One explained that the chairman of his company had encouraged him to seek a NED appointment: he found it quite challenging in terms of time but saw a major advantage for his company in the information he was able to gather about how other companies grappled with similar problems to those he faced in his FD role.

The other FD held several NED appointments: he told me that he did this for intellectual stimulation and so that other companies could benefit from his extensive experience and it wasn’t that much of a challenge as he had his FD role running very smoothly and well under control (as it happens, that company disappeared not long after I talked to him…).

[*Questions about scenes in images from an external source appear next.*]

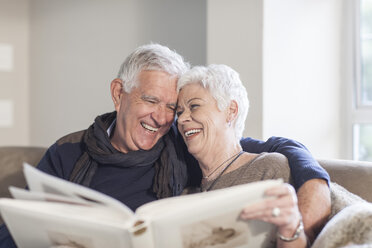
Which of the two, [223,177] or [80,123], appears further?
[80,123]

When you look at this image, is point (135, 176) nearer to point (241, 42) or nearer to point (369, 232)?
point (369, 232)

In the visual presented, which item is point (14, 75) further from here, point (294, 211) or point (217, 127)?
point (294, 211)

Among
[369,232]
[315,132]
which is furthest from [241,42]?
[369,232]

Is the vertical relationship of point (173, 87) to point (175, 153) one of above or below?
above

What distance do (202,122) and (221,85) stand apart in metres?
0.15

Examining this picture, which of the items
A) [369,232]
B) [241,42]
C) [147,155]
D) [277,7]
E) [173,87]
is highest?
[277,7]

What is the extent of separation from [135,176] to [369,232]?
3.14ft

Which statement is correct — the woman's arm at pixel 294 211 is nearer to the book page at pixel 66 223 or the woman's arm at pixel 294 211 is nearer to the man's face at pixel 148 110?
the book page at pixel 66 223

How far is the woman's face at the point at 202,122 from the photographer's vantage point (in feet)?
5.61

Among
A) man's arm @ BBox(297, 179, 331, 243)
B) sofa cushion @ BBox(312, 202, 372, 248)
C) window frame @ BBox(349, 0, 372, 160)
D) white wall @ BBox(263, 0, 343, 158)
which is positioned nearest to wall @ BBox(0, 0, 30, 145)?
white wall @ BBox(263, 0, 343, 158)

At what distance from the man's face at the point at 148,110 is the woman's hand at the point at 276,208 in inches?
31.9

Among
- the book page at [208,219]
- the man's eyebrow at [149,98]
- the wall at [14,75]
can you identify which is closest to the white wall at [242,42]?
the man's eyebrow at [149,98]

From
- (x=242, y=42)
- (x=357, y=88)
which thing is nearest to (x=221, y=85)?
(x=242, y=42)

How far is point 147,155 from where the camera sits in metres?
1.88
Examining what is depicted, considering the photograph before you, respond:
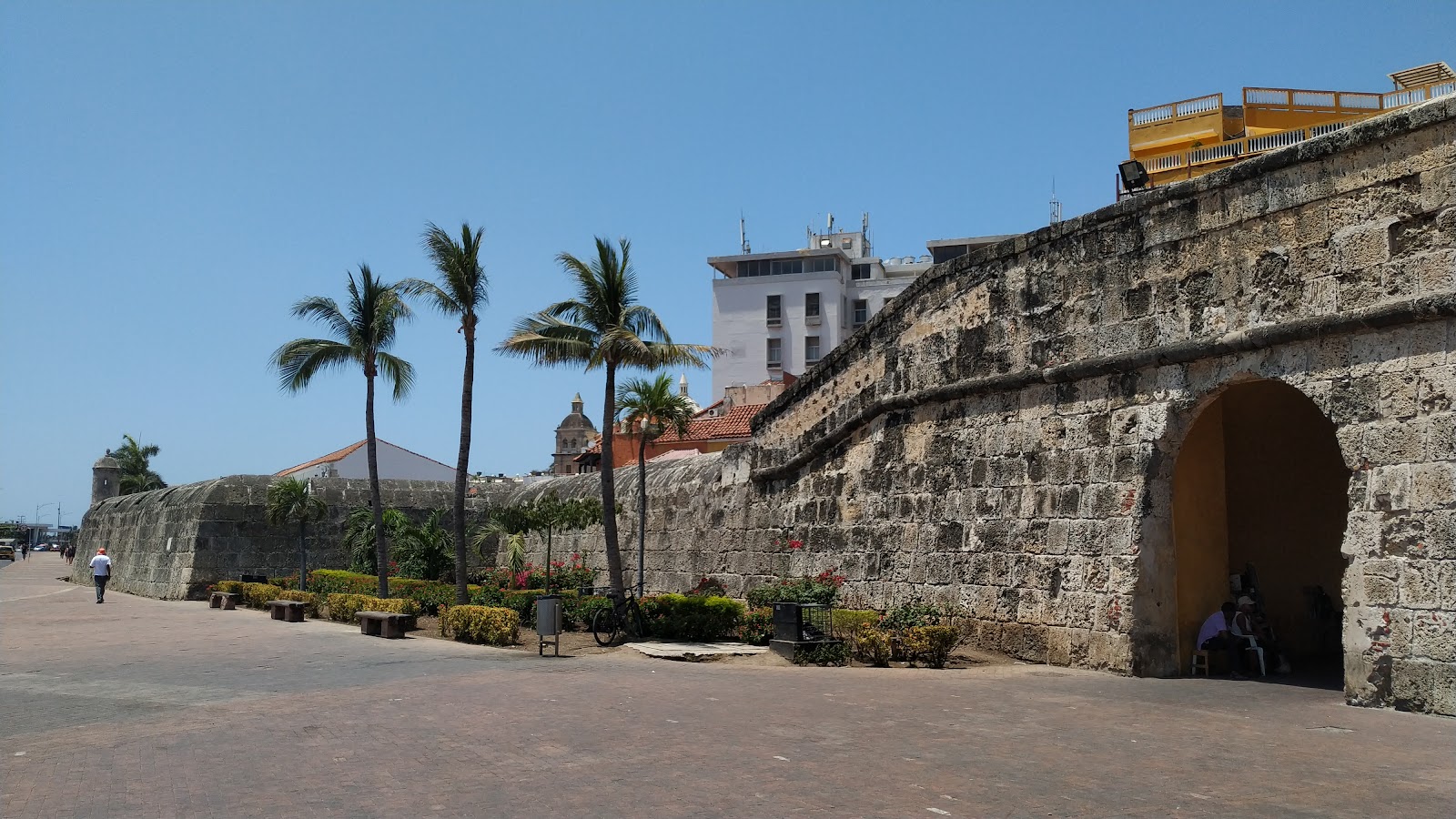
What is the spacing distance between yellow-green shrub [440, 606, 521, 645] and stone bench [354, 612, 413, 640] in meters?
0.79

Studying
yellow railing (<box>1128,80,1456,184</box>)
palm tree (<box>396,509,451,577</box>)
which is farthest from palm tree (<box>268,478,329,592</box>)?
yellow railing (<box>1128,80,1456,184</box>)

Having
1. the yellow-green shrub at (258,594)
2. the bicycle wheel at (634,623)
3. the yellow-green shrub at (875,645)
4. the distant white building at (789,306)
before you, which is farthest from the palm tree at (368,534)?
the distant white building at (789,306)

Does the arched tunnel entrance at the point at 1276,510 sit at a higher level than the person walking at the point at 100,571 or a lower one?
higher

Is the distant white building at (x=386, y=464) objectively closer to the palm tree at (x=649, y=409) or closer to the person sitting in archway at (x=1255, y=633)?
the palm tree at (x=649, y=409)

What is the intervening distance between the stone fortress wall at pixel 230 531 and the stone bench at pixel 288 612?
566 cm

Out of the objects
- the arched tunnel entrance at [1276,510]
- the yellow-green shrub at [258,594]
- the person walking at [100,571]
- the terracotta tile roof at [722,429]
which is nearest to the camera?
the arched tunnel entrance at [1276,510]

I once asked Adrian Cadbury why his committee set such store by NEDs, when there was already evidence from the US that they had difficulty in performing the oversight role assigned to them. With a twinkle in his eye, he first told me that that was the one thing that the committee could agree on … but then he explained his firm conviction, based on his own experience, that boosting the NED role would improve corporate governance.

That may well have been the case in the business environment of the late 1990s when boards included more executive directors than now and when there was a good supply of potential NEDs like Adrian: of sharp intellect, with many years of experience on boards and a strong belief in the public interest role of the public company. That generation is no longer with us: such men are few and far between these days.

Yes, they were men. It would be even more interesting to know why women accept NED appointments. Today they are greatly sought after, since appointing female NEDs is a quick way to satisfy demands for board gender diversity. But we’re told that the pool of available candidates is still small because the pipeline through to senior executive appointments is still slow, so I wonder about the pressure this then places on the women in that pool. And are they the first choice of headhunters? An inability to recruit NEDs would be a powerful signal of corporate problems…


A better way to increase board gender diversity could be to enlarge boards and to bring back the members of the executive group to main board membership. This would also ensure that NEDs sit around the same table as senior executives. At the moment, it is unclear how such interaction takes place. If contact between the board and the executive group is mediated through the CEO, this surely undermines an important purpose of UK corporate governance arrangements. which were originally intended to boost the oversight function of NEDs and curb management power.

1 comment:

  1. We seem to have moved from board rooms populated by the directors of operational divisions of the company to a model with only CEO and CFO plus the NEDs, thus cutting off the NEDs from contact with the operational directors. I suspect this was a side effect of Cadbury's requirement for a board balanced between exec and NEDs. rather than recruit more NEDs, companies positioned fewer execs on the boards. In turn this gives rise to the "C Suite" where a plethora of chief something officers are appointed, CIOs, CROs, CAEs etc. It's a big difference in view of the world between being the chief something executive and being a board director with its governance accountability to the shareholders and in the smaller board there is less opportunity for an individual to learn from their peers.